### About this task
Leave out the pictures and restate the rest of the data exactly.

##### Record excerpts

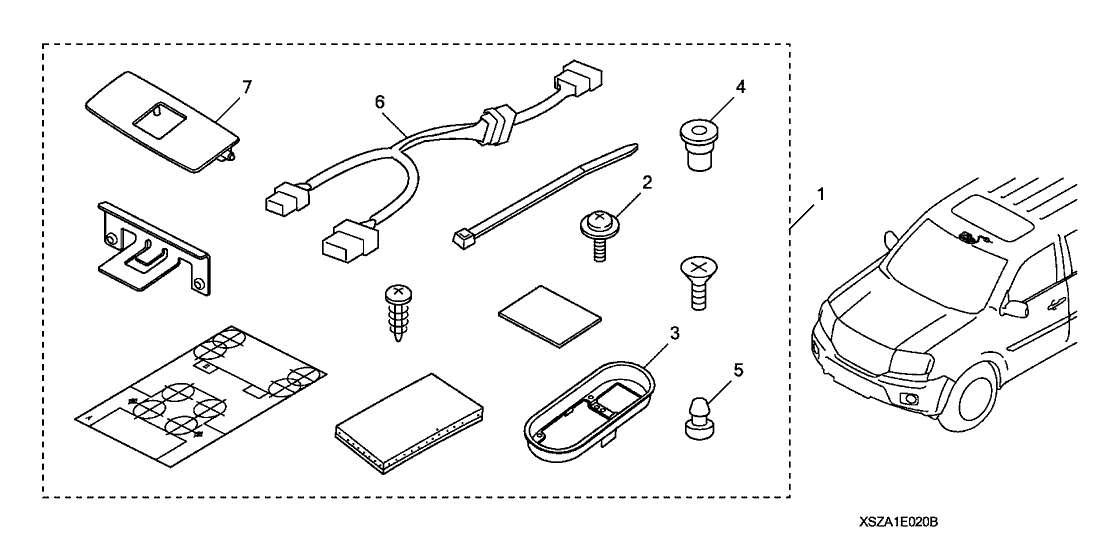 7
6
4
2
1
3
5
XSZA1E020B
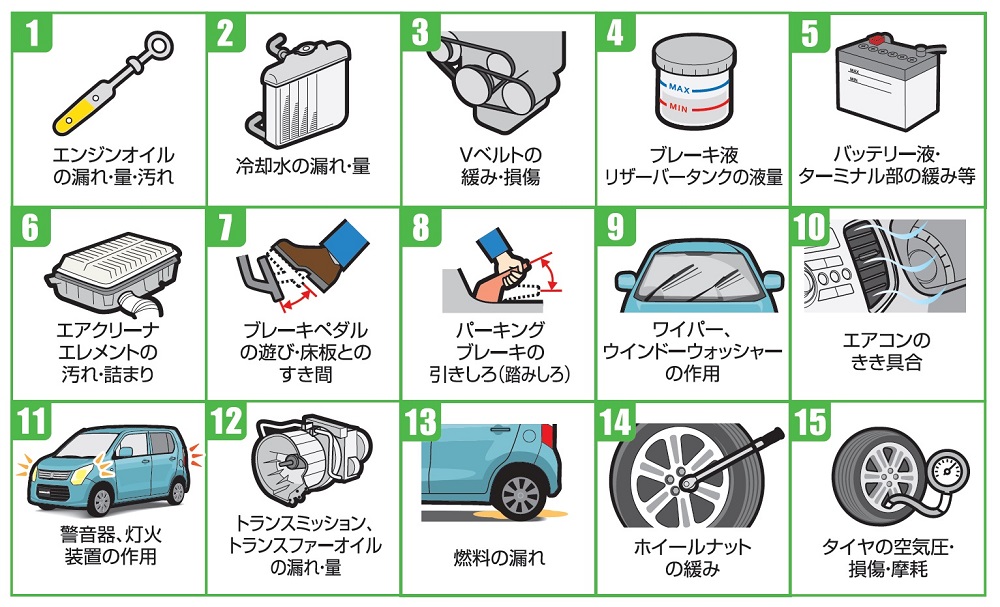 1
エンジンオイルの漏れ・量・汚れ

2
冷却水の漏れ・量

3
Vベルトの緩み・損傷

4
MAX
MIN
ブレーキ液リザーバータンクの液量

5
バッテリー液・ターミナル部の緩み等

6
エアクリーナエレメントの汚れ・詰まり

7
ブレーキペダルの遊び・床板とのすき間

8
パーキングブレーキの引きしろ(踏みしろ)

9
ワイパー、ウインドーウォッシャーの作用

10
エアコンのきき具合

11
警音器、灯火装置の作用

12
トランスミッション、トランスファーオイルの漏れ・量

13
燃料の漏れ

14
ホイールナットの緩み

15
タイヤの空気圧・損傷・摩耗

##########

### Written solution
 7
6
4
2
1
3
5
XSZA1E020B
 1
エンジンオイルの漏れ・量・汚れ

2
冷却水の漏れ・量

3
Vベルトの緩み・損傷

4
MAX
MIN
ブレーキ液リザーバータンクの液量

5
バッテリー液・ターミナル部の緩み等

6
エアクリーナエレメントの汚れ・詰まり

7
ブレーキペダルの遊び・床板とのすき間

8
パーキングブレーキの引きしろ(踏みしろ)

9
ワイパー、ウインドーウォッシャーの作用

10
エアコンのきき具合

11
警音器、灯火装置の作用

12
トランスミッション、トランスファーオイルの漏れ・量

13
燃料の漏れ

14
ホイールナットの緩み

15
タイヤの空気圧・損傷・摩耗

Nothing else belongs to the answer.